An Answering Service
Don't call a store with anything more complicated than hours of operation, because I guarantee you the clerk is not going to have time to answer your jackanape question. If you ever want to know what a good time to call a store is, the answer is that if you have the phone receiver in your hand and you're dialing the store's phone number, it's a bad time, don't fucking call!! Don't call looking for someone who isn't going to have time to talk to you anyway. If you want to talk to your friend or dealer or whatever, get in your car and drive up so you can wait patiently and engage him or her when you see they are not busy. If you call for someone and find out they aren't there, don't ask where they are, because the person you're talking to probably isn't really that invested. The store clerk is absolutely not directory assistance. Learn to use the phone book, moron. Don't ask them to take down a message, because they don't have time and could not care less. In fact, they secretly wish they could make the phone receiver blow up and incinerate your face. Whenever the phone rings, the person on the receiving end of your call automatically hates you.

Lottery Information
There's a separate number you can call for this known as the [State] Lottery Hotline. If you didn't have your head clear up your ass, you could find this number and just call it when you need your Lottery numbers recited to you. Usually, it's the same number as the state's gambling addiction hotline. Or here's a novel concept: Watch the local news! Read the newspaper! There's no shortage of ways that you can get the numbers for the lottery drawings, up to and including going to a lottery dealer and scanning your ticket when you plan to buy a new one. You can also use the Internet, but if the concept of a newspaper baffles you, I'm sure you would detonate a hemisphere by simply pressing the power button on the front of a tower PC.

A Bank
Most small stores only have a limited amout of cash in their registers because most small stores get robbed. Store clerks love small bills like ones and fives, and they hate having to give them away, and they detest you for making them give them away. A drawer full of twenty dollar bills is pretty much useless to a clerk, so when you buy a 30 cent pack of gum to cash out your twenty, the clerk automatically hopes to God and Satan a garbage truck plows full speed into the driver's side door of your car as soon as you leave the parking lot.

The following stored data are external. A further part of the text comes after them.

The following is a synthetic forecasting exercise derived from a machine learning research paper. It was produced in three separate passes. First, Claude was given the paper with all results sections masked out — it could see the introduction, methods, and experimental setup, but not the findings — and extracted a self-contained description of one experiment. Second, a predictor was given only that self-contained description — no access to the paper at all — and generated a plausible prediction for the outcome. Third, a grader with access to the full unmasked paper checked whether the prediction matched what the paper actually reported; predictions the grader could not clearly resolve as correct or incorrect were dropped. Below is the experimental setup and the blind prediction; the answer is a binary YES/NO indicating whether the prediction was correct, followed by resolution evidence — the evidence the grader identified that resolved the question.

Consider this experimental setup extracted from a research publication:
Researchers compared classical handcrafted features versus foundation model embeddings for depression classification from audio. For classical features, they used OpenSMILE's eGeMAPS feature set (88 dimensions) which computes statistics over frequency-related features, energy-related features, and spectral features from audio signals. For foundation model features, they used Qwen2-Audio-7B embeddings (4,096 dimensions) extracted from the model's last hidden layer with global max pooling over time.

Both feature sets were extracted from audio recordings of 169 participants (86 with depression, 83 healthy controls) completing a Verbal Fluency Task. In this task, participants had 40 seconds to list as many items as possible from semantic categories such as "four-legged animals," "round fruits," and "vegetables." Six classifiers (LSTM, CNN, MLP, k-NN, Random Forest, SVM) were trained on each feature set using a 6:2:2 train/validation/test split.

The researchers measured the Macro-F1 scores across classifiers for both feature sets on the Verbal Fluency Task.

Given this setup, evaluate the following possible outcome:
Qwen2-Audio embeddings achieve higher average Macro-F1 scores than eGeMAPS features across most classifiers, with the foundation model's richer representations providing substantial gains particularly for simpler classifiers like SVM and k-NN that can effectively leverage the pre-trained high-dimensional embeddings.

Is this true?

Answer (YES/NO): NO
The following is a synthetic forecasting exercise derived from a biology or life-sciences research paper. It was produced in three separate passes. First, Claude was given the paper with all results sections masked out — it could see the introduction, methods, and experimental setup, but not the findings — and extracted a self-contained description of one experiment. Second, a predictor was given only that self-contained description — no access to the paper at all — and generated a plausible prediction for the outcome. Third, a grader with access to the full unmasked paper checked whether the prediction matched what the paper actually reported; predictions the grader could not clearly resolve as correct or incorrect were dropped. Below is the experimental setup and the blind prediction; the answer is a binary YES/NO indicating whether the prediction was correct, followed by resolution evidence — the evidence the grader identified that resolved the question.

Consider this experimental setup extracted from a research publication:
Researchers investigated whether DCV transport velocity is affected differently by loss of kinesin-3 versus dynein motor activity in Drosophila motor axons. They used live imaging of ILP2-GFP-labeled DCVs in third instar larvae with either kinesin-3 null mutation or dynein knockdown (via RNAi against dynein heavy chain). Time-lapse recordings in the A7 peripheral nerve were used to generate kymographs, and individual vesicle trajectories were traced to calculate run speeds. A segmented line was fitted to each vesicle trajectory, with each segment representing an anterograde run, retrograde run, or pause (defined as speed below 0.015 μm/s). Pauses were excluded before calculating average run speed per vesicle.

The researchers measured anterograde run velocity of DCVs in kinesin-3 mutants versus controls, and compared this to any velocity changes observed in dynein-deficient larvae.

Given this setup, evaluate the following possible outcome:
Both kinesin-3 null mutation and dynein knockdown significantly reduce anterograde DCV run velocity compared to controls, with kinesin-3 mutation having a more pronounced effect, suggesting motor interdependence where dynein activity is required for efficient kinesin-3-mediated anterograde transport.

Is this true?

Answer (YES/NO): NO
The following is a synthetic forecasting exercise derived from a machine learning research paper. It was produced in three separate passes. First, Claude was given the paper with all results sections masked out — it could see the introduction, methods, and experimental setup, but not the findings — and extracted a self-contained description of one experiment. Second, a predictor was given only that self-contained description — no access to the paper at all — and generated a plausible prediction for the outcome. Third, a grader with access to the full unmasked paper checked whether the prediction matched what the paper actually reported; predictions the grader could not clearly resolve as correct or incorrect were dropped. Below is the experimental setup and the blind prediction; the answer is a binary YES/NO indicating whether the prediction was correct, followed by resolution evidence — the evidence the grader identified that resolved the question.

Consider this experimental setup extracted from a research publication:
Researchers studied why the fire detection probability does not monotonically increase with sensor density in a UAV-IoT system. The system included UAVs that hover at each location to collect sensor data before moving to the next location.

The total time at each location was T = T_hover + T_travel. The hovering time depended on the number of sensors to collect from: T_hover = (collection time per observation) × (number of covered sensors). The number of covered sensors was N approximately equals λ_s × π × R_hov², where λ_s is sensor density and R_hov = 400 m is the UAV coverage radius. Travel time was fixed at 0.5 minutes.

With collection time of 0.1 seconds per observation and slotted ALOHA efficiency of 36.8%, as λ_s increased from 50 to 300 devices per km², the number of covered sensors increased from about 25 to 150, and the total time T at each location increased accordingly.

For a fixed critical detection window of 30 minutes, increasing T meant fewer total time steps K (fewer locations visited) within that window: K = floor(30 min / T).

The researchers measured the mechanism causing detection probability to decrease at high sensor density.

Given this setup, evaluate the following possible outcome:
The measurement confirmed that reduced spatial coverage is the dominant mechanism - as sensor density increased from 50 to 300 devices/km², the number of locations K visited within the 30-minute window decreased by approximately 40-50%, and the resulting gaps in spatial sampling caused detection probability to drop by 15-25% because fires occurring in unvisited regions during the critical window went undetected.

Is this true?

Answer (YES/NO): NO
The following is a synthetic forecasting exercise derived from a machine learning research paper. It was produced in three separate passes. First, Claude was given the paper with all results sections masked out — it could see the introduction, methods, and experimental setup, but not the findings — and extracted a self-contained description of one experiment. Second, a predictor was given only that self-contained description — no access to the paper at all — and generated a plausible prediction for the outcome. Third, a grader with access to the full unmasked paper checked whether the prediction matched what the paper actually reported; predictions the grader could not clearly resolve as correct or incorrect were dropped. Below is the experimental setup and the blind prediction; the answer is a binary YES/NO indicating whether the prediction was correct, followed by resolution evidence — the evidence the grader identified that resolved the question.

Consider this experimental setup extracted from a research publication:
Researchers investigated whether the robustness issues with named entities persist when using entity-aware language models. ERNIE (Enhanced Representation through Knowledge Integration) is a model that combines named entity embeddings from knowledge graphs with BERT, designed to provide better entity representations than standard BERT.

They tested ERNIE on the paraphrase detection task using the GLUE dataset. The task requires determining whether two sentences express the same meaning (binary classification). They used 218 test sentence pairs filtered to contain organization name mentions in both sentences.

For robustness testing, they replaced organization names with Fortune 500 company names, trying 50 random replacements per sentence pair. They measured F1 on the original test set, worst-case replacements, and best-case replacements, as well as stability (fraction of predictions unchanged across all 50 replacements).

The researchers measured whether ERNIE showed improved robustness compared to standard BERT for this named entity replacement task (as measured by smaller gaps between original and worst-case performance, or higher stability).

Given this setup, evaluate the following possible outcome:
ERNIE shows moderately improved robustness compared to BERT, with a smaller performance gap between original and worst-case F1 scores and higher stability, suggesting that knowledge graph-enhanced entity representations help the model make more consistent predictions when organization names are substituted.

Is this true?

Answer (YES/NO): NO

At least with twenties, though, the clerk can buy more small bills out of the safe. A fifty or hundred dollar bill is pretty well useless to the clerk. Don't buy a candy bar to break a fifty. The clerk knows what you're doing and every single one of them are actively plotting your destruction just beneath the thinly-stretched smile. Don't shrug and grumble, "That's what the bank gave me," because that is a pathetic excuse. You're at a bank! They have money! Money is all they have! If you don't want a bunch of big bills that you can't spend at work or at the average convenience store, then ask them for smaller bills! They will give them to you, because they have them to spare! Are you grasping this concept yet or do I need to break it down in terms your mama would be ashamed of?

Your Friend
Finally, the store clerk is not your friend. Unless the store clerk happens to be your friend, likely before he or she got to be a store clerk. If you just walk in off the street and no one knows you from Adam, then you're not the store clerk's friend. The store clerk doesn't give one iota of a shit about you, and that amount is decreasing rapidly the more you stand there and spew out your filth, garbage, and bullshit because I've come to find that often the more randomly friendly of an annoying customer, the more ignorant, profane, and imbecilic the reprobate is, and very likely, the more drunk. You know when you're standing there, belching out your stupidity and the clerk is smiling and nodding with a nervous, glazed look in their eye? It's because they stopped caring about your life's story the moment you were conceived as a fetus. They want you to hurry up and move it along to the next unfortunate establishment and maybe, hopefully, do the world a favor and get struck by a garbage truck while staggering across the street.